[GAME MASTER]Blistex Kiss KissIt is with some embarrassment that I introduce the game for this week’s review. Blistex Kiss Kiss is a flash animation game posted on the Web site of Blistex (www.blistex.co.kr), the lip balm brand similar to that of Chapstick distributed by Hyundai Pharmaceutical.
I would like to make clear to the reader that the JoongAng Daily has no financial or other interests whatsoever with Blistex and that the company probably won’t even know that I’m writing this review. I myself, have never even bought, or let alone used Blistex lip balm.
That said, the only reason I went to their Web site and played this terribly funny game was after seeing rave reviews on Post Adventure, a domestic portal and forum for adventure games, and wanted to see what it was all about.
The game explicitly states that it is “only for high school girls” and describes itself on the title page as a “full-on pretty-boy kiss simulation game.” Hmm...
Click on the pop-up window and you have three characters standing in front of you. One is a haughty-looking dark-haired player-type who is wearing a black suit and a white shirt with the top buttons undone. The second is a blond with long-ish hair, wearing jeans and looking like a girly glam-rock star. The third looks like the younger brother of a friend, probably about 12 years old.

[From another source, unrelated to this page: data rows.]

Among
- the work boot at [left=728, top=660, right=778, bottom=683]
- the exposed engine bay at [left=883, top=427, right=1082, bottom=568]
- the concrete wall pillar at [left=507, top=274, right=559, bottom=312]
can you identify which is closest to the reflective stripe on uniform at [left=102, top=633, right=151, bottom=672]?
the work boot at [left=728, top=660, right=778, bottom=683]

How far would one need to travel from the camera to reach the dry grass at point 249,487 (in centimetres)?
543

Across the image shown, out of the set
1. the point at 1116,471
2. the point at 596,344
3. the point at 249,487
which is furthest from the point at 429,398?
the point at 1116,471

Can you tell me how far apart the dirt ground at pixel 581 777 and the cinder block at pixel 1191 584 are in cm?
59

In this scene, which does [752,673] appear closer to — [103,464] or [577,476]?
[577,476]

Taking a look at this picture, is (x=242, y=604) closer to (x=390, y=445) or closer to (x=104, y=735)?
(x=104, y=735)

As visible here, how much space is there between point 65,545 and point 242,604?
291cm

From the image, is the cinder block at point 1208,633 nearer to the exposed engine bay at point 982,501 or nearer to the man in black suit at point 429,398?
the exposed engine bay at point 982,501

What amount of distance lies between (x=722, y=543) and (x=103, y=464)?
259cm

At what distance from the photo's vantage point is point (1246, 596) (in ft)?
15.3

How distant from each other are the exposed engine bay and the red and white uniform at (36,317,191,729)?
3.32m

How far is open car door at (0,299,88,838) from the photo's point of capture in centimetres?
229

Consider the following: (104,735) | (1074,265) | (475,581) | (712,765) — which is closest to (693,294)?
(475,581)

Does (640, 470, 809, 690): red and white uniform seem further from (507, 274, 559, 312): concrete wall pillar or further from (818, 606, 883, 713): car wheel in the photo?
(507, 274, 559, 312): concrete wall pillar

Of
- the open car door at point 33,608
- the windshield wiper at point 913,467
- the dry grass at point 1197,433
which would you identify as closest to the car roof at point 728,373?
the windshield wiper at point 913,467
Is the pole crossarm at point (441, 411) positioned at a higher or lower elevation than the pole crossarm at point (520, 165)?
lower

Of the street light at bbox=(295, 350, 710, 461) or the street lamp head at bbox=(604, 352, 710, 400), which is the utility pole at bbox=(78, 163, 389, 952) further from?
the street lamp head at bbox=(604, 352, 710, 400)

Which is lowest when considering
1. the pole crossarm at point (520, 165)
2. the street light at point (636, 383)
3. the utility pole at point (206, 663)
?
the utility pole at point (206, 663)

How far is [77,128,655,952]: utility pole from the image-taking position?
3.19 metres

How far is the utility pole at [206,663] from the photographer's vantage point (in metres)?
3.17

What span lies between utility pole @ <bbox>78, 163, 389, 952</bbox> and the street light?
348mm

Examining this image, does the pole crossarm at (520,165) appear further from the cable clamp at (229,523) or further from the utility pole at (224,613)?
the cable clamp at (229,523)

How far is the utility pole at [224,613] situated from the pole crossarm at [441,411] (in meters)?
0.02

The object of the game is to get one of the guys to kiss you on the lips. This requires one to first date one of the three guys, and get him interested enough in you within the designated time. This can be achieved by selecting the right things to say, choosing the right places to go, or by giving him appropriate gifts at the appropriate time.
If you achieve this first goal ― which by no means is an easy task ― the second objective is to choose one out of six lip balm flavors. If you choose the right one, he will kiss you on the lips.
Compared to the male players, some of whom claimed that right-or-wrong answers were random, I was able to discover fairly easily that the makers of the game were not rash ― they had given their male characters preferences and personalities, which made the game more than just a simple guessing game. (That’s why, guys, it was made for high school girls.)
The real beauty of the game, however, was not in the game-playing, nor the small strategy involved in seducing the male dates, but the dialogue. Whoever wrote the script deserves credit for some hilarious, original lines.
The best bit of conversation came when I succeeded in kissing the younger boy. “Are we doing the right thing?” he asks. “Hush,” I say.
“My older sister told me to be careful when I met you today. She said you had other intentions and warned me not to wear shorts!” he says.
At this point, my character thinks to herself, “I’m going to strangle that girl!”
This dialogue was a bit shocking, and it immediately made me feel old ― I was surprised that high school girls would be enjoying such lewd jokes.
I’m not sure how this game affected actual sales of the lip balm, but the game developer certainly showed potential. Developers of bigger online games could certainly use a scriptwriter like the one who did this game.